▶ Task brief: Your reply should be a faithful copy of the records below, free of pictures.

(Collected data)
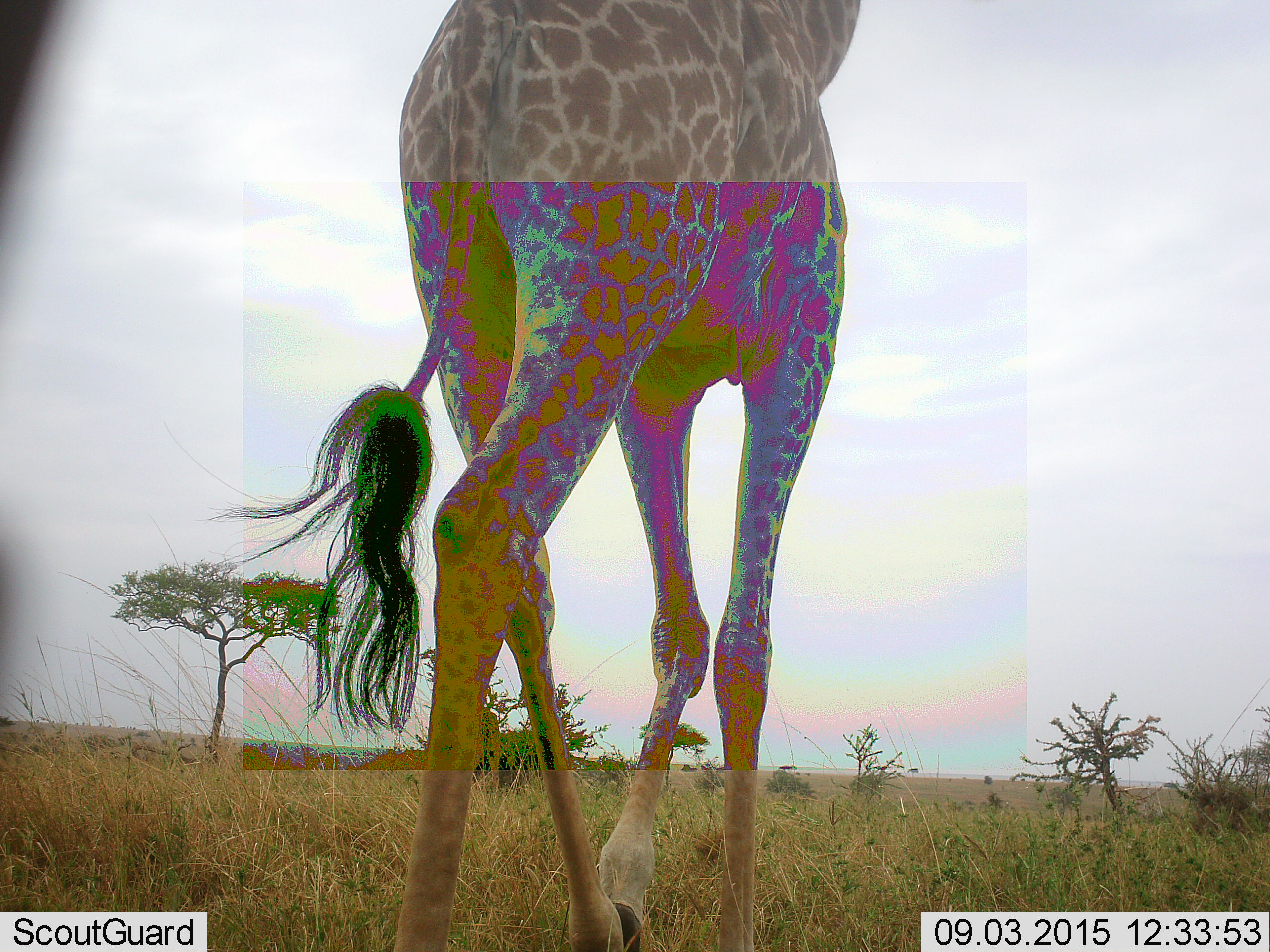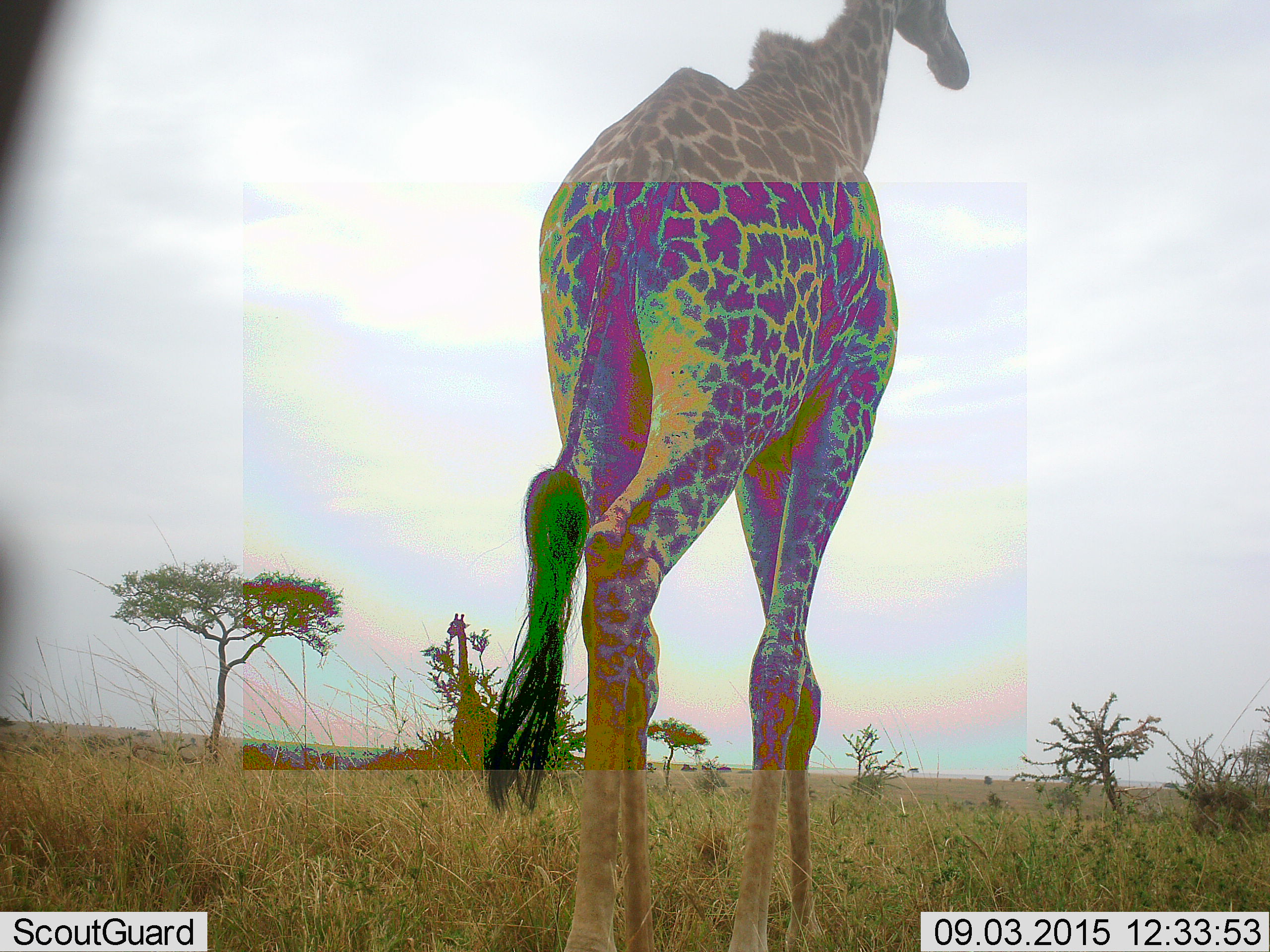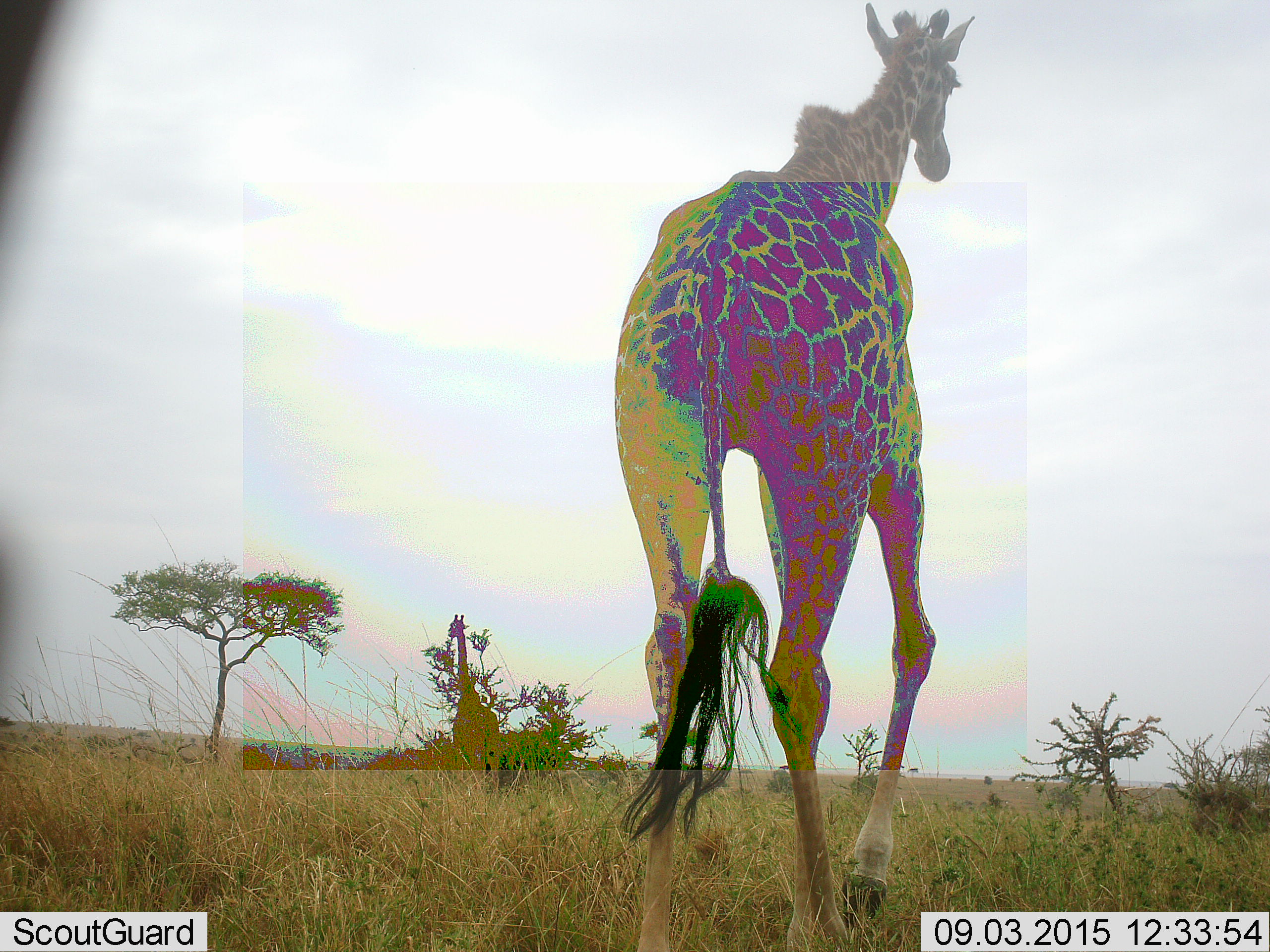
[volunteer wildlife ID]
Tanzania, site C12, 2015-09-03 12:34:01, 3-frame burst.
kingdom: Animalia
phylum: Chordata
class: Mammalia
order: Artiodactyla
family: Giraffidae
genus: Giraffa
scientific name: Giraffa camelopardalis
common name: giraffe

▶ Exercise response:
[volunteer wildlife ID]
Tanzania, site C12, 2015-09-03 12:34:01, 3-frame burst.
kingdom: Animalia
phylum: Chordata
class: Mammalia
order: Artiodactyla
family: Giraffidae
genus: Giraffa
scientific name: Giraffa camelopardalis
common name: giraffe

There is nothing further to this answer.